A word-for-word restatement of the data is what is needed.

****************************************

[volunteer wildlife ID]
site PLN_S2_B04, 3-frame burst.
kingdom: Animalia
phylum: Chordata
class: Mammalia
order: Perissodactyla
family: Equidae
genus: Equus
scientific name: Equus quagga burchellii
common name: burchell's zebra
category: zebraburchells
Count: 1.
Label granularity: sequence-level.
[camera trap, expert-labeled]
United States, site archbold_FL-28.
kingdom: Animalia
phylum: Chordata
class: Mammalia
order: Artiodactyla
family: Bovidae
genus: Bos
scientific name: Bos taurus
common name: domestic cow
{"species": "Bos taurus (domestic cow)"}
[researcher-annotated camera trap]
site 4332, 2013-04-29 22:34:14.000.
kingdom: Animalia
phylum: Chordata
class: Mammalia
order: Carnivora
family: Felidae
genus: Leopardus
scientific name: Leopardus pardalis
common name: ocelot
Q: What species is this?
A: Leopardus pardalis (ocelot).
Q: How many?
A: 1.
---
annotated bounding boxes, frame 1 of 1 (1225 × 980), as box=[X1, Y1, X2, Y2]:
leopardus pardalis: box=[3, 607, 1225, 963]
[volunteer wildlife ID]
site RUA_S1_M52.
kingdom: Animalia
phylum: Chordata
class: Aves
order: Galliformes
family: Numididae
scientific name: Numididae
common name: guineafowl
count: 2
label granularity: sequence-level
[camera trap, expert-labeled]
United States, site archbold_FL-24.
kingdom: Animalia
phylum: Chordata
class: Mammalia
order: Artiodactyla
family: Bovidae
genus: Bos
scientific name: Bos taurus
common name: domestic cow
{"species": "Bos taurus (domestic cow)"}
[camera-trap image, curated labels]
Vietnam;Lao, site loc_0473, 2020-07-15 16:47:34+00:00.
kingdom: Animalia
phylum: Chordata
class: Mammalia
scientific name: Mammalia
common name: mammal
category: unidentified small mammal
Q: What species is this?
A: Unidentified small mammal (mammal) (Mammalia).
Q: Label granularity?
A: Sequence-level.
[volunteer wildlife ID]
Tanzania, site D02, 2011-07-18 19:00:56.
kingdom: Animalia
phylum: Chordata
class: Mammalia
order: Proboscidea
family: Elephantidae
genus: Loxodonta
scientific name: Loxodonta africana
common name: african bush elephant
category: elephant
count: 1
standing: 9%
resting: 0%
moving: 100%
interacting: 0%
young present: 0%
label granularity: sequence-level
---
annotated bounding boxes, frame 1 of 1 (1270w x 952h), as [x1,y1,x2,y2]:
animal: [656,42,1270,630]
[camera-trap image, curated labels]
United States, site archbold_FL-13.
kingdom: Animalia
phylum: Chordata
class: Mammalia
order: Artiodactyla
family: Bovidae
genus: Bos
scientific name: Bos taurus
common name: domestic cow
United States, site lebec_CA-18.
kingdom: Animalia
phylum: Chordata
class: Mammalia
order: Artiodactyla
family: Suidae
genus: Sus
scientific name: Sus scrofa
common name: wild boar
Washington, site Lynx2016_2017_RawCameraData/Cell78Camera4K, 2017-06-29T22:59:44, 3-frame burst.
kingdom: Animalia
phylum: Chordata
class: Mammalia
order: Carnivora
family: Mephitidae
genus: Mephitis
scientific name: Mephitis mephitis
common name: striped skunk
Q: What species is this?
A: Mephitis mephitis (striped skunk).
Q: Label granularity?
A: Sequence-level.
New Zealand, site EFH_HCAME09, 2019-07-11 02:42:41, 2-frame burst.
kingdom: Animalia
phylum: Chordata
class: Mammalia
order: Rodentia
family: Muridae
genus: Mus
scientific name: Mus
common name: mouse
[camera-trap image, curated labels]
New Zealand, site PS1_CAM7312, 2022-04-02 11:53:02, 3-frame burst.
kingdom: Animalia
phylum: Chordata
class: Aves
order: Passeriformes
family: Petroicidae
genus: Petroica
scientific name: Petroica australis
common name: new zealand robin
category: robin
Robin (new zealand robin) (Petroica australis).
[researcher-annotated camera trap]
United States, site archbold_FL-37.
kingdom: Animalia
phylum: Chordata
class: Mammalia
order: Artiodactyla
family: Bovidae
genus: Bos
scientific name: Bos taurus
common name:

****************************************

The completed task »
[volunteer wildlife ID]
site PLN_S2_B04, 3-frame burst.
kingdom: Animalia
phylum: Chordata
class: Mammalia
order: Perissodactyla
family: Equidae
genus: Equus
scientific name: Equus quagga burchellii
common name: burchell's zebra
category: zebraburchells
Count: 1.
Label granularity: sequence-level.
[camera trap, expert-labeled]
United States, site archbold_FL-28.
kingdom: Animalia
phylum: Chordata
class: Mammalia
order: Artiodactyla
family: Bovidae
genus: Bos
scientific name: Bos taurus
common name: domestic cow
{"species": "Bos taurus (domestic cow)"}
[researcher-annotated camera trap]
site 4332, 2013-04-29 22:34:14.000.
kingdom: Animalia
phylum: Chordata
class: Mammalia
order: Carnivora
family: Felidae
genus: Leopardus
scientific name: Leopardus pardalis
common name: ocelot
Q: What species is this?
A: Leopardus pardalis (ocelot).
Q: How many?
A: 1.
---
annotated bounding boxes, frame 1 of 1 (1225 × 980), as box=[X1, Y1, X2, Y2]:
leopardus pardalis: box=[3, 607, 1225, 963]
[volunteer wildlife ID]
site RUA_S1_M52.
kingdom: Animalia
phylum: Chordata
class: Aves
order: Galliformes
family: Numididae
scientific name: Numididae
common name: guineafowl
count: 2
label granularity: sequence-level
[camera trap, expert-labeled]
United States, site archbold_FL-24.
kingdom: Animalia
phylum: Chordata
class: Mammalia
order: Artiodactyla
family: Bovidae
genus: Bos
scientific name: Bos taurus
common name: domestic cow
{"species": "Bos taurus (domestic cow)"}
[camera-trap image, curated labels]
Vietnam;Lao, site loc_0473, 2020-07-15 16:47:34+00:00.
kingdom: Animalia
phylum: Chordata
class: Mammalia
scientific name: Mammalia
common name: mammal
category: unidentified small mammal
Q: What species is this?
A: Unidentified small mammal (mammal) (Mammalia).
Q: Label granularity?
A: Sequence-level.
[volunteer wildlife ID]
Tanzania, site D02, 2011-07-18 19:00:56.
kingdom: Animalia
phylum: Chordata
class: Mammalia
order: Proboscidea
family: Elephantidae
genus: Loxodonta
scientific name: Loxodonta africana
common name: african bush elephant
category: elephant
count: 1
standing: 9%
resting: 0%
moving: 100%
interacting: 0%
young present: 0%
label granularity: sequence-level
---
annotated bounding boxes, frame 1 of 1 (1270w x 952h), as [x1,y1,x2,y2]:
animal: [656,42,1270,630]
[camera-trap image, curated labels]
United States, site archbold_FL-13.
kingdom: Animalia
phylum: Chordata
class: Mammalia
order: Artiodactyla
family: Bovidae
genus: Bos
scientific name: Bos taurus
common name: domestic cow
United States, site lebec_CA-18.
kingdom: Animalia
phylum: Chordata
class: Mammalia
order: Artiodactyla
family: Suidae
genus: Sus
scientific name: Sus scrofa
common name: wild boar
Washington, site Lynx2016_2017_RawCameraData/Cell78Camera4K, 2017-06-29T22:59:44, 3-frame burst.
kingdom: Animalia
phylum: Chordata
class: Mammalia
order: Carnivora
family: Mephitidae
genus: Mephitis
scientific name: Mephitis mephitis
common name: striped skunk
Q: What species is this?
A: Mephitis mephitis (striped skunk).
Q: Label granularity?
A: Sequence-level.
New Zealand, site EFH_HCAME09, 2019-07-11 02:42:41, 2-frame burst.
kingdom: Animalia
phylum: Chordata
class: Mammalia
order: Rodentia
family: Muridae
genus: Mus
scientific name: Mus
common name: mouse
[camera-trap image, curated labels]
New Zealand, site PS1_CAM7312, 2022-04-02 11:53:02, 3-frame burst.
kingdom: Animalia
phylum: Chordata
class: Aves
order: Passeriformes
family: Petroicidae
genus: Petroica
scientific name: Petroica australis
common name: new zealand robin
category: robin
Robin (new zealand robin) (Petroica australis).
[researcher-annotated camera trap]
United States, site archbold_FL-37.
kingdom: Animalia
phylum: Chordata
class: Mammalia
order: Artiodactyla
family: Bovidae
genus: Bos
scientific name: Bos taurus
common name:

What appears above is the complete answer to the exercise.